-- Start of Supplied data --

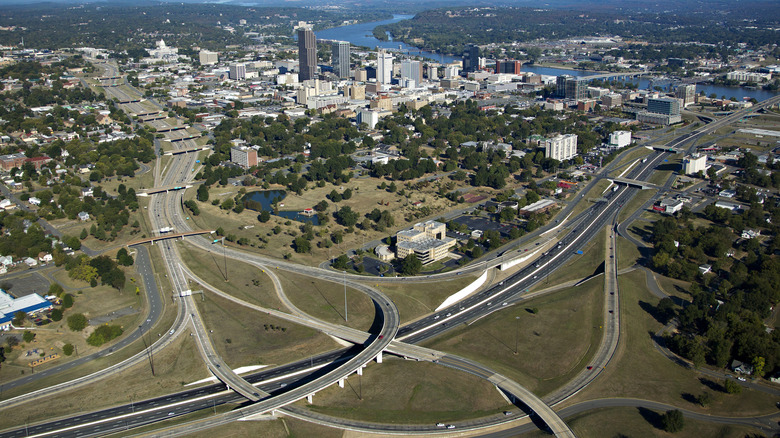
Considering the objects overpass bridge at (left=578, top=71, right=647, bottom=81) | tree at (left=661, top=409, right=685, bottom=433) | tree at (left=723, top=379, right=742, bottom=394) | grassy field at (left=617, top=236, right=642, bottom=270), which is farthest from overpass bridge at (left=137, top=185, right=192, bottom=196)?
overpass bridge at (left=578, top=71, right=647, bottom=81)

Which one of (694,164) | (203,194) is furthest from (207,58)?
(694,164)

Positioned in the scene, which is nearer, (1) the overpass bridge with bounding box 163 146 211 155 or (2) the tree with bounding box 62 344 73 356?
(2) the tree with bounding box 62 344 73 356

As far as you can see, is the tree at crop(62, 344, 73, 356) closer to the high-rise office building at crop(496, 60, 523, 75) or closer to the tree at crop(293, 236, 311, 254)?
the tree at crop(293, 236, 311, 254)

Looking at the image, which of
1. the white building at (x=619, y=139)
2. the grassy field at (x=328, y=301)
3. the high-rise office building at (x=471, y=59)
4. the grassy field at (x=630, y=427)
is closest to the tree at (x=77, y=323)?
the grassy field at (x=328, y=301)

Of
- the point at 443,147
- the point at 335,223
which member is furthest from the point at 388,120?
the point at 335,223

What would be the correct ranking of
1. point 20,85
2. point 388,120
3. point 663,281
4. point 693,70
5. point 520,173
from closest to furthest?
point 663,281, point 520,173, point 388,120, point 20,85, point 693,70

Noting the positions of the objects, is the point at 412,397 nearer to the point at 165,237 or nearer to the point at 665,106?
the point at 165,237

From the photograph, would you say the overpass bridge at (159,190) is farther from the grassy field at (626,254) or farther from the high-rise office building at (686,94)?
the high-rise office building at (686,94)

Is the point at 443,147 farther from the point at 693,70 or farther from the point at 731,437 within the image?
the point at 693,70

-- End of Supplied data --

Set down all the entries exactly as they appear, but skip any pictures.

Answer
Considering the objects overpass bridge at (left=578, top=71, right=647, bottom=81) | tree at (left=661, top=409, right=685, bottom=433) | tree at (left=723, top=379, right=742, bottom=394) | grassy field at (left=617, top=236, right=642, bottom=270), which is farthest from overpass bridge at (left=137, top=185, right=192, bottom=196)?
overpass bridge at (left=578, top=71, right=647, bottom=81)

Which one of (694,164) | (203,194) is furthest from (207,58)?
(694,164)

Positioned in the scene, which is nearer, (1) the overpass bridge with bounding box 163 146 211 155 or (2) the tree with bounding box 62 344 73 356?
(2) the tree with bounding box 62 344 73 356

As far as you can see, is the tree at crop(62, 344, 73, 356) closer to the high-rise office building at crop(496, 60, 523, 75) or closer to the tree at crop(293, 236, 311, 254)?
the tree at crop(293, 236, 311, 254)

Looking at the image, which of
1. the white building at (x=619, y=139)
2. the grassy field at (x=328, y=301)
3. the high-rise office building at (x=471, y=59)
4. the grassy field at (x=630, y=427)
is closest to the tree at (x=77, y=323)?
the grassy field at (x=328, y=301)

Of
- the point at 443,147
- the point at 335,223
which member is furthest from the point at 388,120?
the point at 335,223

What would be the correct ranking of
1. point 20,85
2. point 388,120
3. point 663,281
4. point 693,70
5. point 520,173
from closest to furthest?
point 663,281, point 520,173, point 388,120, point 20,85, point 693,70

Noting the positions of the objects, is the point at 412,397 nearer to the point at 165,237 or nearer to the point at 665,106?
the point at 165,237

From the photograph, would you say the overpass bridge at (159,190) is farther from the grassy field at (626,254) or farther from the high-rise office building at (686,94)?
the high-rise office building at (686,94)

Is the point at 443,147 farther from the point at 693,70 or farther from the point at 731,437 within the image?
the point at 693,70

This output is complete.